» **Problem requirements**:
Reproduce every entry word for word. Drop all pictures from the copy.

» **Data to process**:
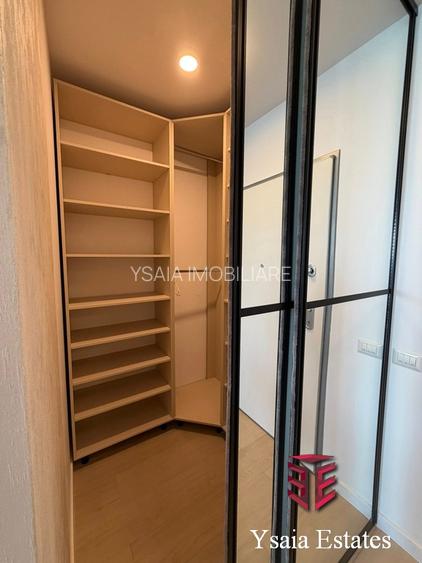 LAKE ON - RESIDENCE - APARTAMENT CU 2 CAMERE ULTRALUX PE LAC - PARCARE SUBTERANA - 21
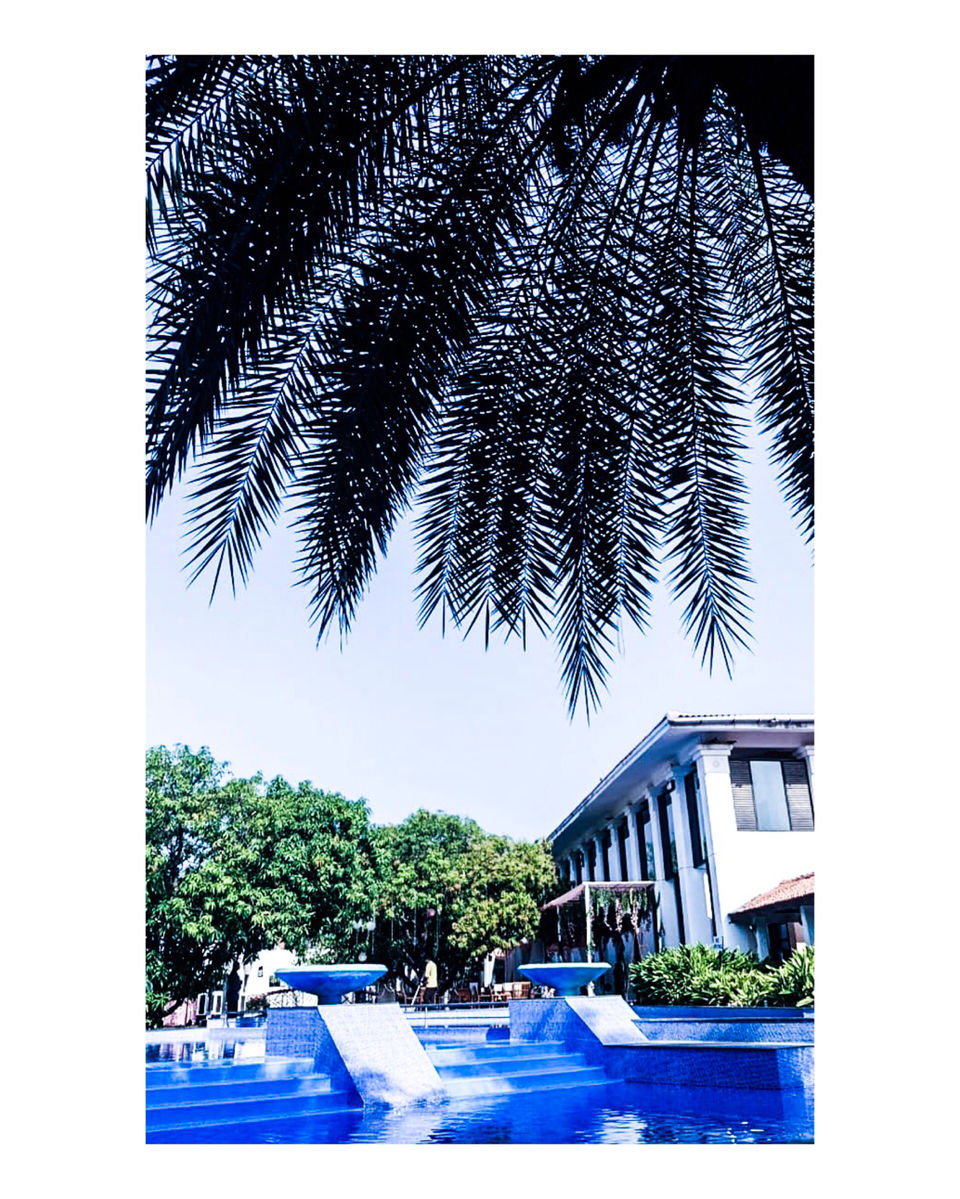 Photo of Radisson Blu Resort & Spa - Alibaug, India, Gondhalpada, Varasoli, Alibag, Maharashtra, India by Sakshi Chaudhary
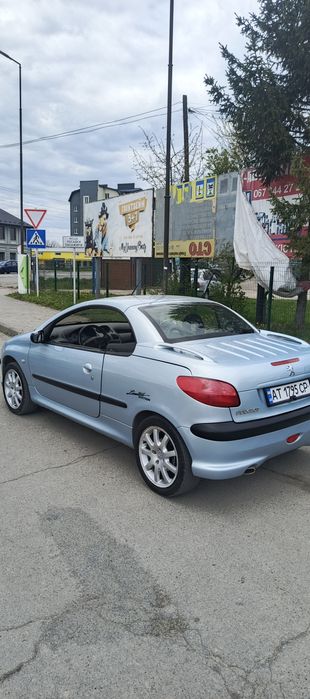 Продам Кабріолет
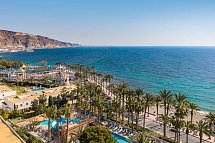 Playadulce Hotel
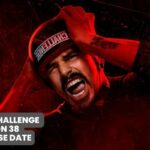 The Challenge Season 38 Release Date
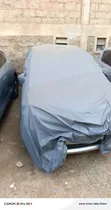 Full Body Car Cover for All Models - 1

» **Solution to this problem**:
 LAKE ON - RESIDENCE - APARTAMENT CU 2 CAMERE ULTRALUX PE LAC - PARCARE SUBTERANA - 21
 Photo of Radisson Blu Resort & Spa - Alibaug, India, Gondhalpada, Varasoli, Alibag, Maharashtra, India by Sakshi Chaudhary
 Продам Кабріолет
 Playadulce Hotel
 The Challenge Season 38 Release Date
 Full Body Car Cover for All Models - 1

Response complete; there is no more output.